Ian Chappell reacts to the David Warner-Quinton de Kock furore

Warner was revealed to have called de Kock a "f***ing sook" as they left the field on the day four tea break.

Ian Chappell
Ian Chappell. (Photo by WILLIAM WEST/AFP/Getty Images)

Steve Smith and Darren Lehmann have both been dragged into the sledging feud in South Africa as several Australian cricket legends had their say on David Warner’s ugly confrontation with Quinton de Kock. Both Warner and De Kock have been charged with bringing the game into disrepute for their stairwell altercation on day four of the first Test in Durban.

It was de Kock’s personal comment, allegedly about Warner’s wife, that sparked the controversy. However, the Proteas accused the Aussies of being just as personal in their sledging on the field. Warner was revealed to have called de Kock a “f***ing sook” as they left the field on the day four tea break, seconds before the ugly off-the-field altercation took place.


Warner had to receive more flak in this situation because of his long history of altercations but former Aussie cricket captain Ian Chappell said more emphasis needs to be put on the roles of Cricket Australia and coach Darren Lehmann in fostering an environment where sledging is seen as an acceptable part of the game.

This came as a reaction to Lehmann voicing his unwavering support for Warner in the controversy, declaring he would undoubtedly remain as vice-captain of the side and said: “pushing the boundaries” was part of Test cricket. And also the Cricket Australia CEO James Sutherland’s statement where he claims that exchanging words is a formality within the sport.

“I’m hearing it (sledging) is part of the game — that’s rubbish, it’s not part of the game,” Chappell told 3AW’s Sportsday.

“He (Warner) is the one who’s going to get into trouble but what about the people who are encouraging him to do it? You go back a few years, he said he was encouraged by the captain and by the coach to do it.

“Then he decided he’d had enough of that, he didn’t want to do it, he didn’t want to be the attack dog, now for some reason or other he’s back as the attack dog.”

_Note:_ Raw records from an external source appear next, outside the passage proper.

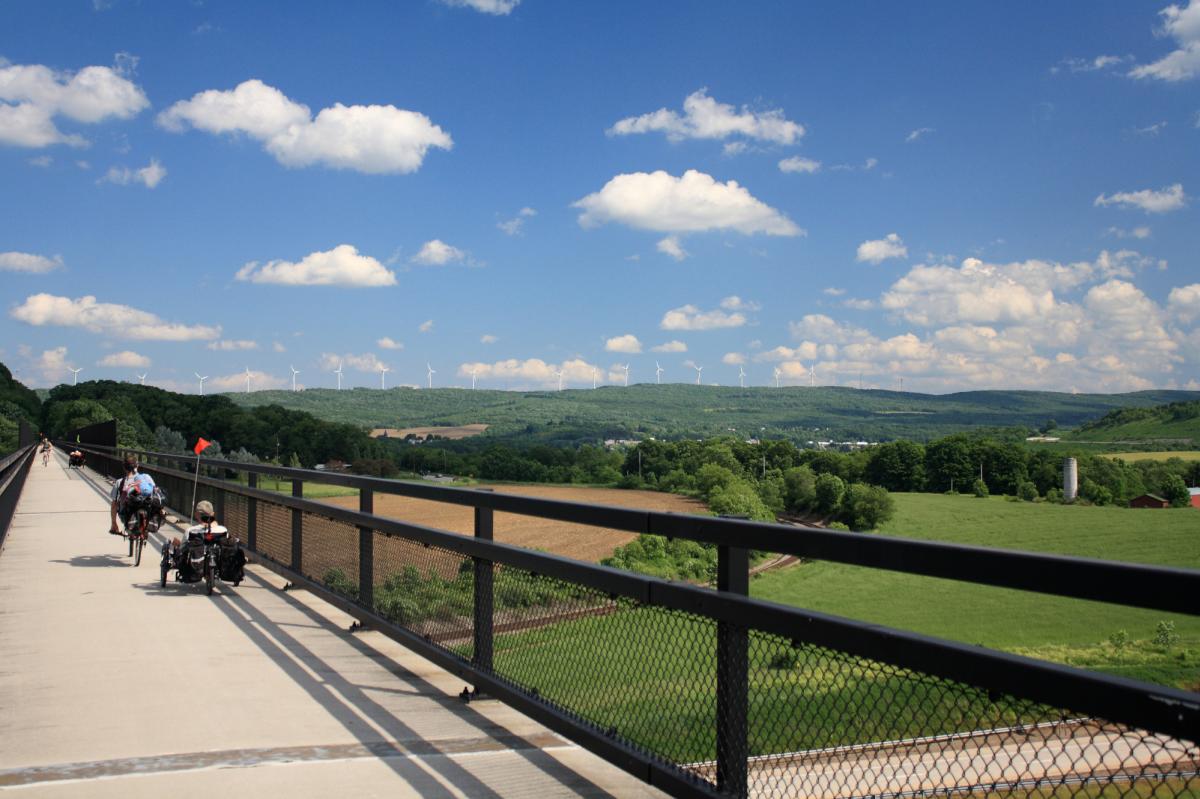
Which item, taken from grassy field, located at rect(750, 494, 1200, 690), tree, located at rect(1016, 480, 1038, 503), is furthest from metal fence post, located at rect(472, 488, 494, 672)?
tree, located at rect(1016, 480, 1038, 503)

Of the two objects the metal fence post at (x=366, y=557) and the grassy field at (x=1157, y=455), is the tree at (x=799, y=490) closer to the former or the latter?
the grassy field at (x=1157, y=455)

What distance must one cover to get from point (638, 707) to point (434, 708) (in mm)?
1681

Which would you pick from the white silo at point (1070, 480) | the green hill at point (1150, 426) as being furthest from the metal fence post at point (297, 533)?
the green hill at point (1150, 426)

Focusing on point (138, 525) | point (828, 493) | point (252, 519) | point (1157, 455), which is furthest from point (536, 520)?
point (1157, 455)

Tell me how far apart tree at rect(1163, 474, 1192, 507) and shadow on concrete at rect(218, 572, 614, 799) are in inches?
3650

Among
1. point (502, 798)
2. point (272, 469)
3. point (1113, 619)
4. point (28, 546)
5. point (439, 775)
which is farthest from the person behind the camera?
point (1113, 619)

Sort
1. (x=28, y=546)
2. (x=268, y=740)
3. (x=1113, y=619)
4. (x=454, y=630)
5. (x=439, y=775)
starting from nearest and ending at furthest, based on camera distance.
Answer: (x=439, y=775), (x=268, y=740), (x=454, y=630), (x=28, y=546), (x=1113, y=619)

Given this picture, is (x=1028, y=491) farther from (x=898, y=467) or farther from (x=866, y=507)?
(x=866, y=507)

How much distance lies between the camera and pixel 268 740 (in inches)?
198

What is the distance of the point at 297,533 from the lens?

The coaching staff has brought back the old Warner says, Ian Chappell

It was believed that Warner had mellowed down and toned down his aggression when he was handed the responsibility of the vice-captain and assumed seniority in the team. However, it is also believed that in recent times, the teammates said, ‘The Reverend is gone, the Bull is back.’ Chappell believes that environment and the backing of the coach and management have encouraged Warner to do so.

“I’ve heard James Sutherland say it’s part of the game, he appoints the coach, it’s just ridiculous that it’s allowed to go on. The more you allow players to talk on the field the more likelihood there is something personal will be said. “Lehmann hasn’t got a very good track record as a player (when it comes to sledging) if you delve into that a little bit and he’s one who’s encouraged it and someone’s got to say to him — and that’s got to come from above from Cricket Australia — ‘Listen, Darren, it’s not part of the game.’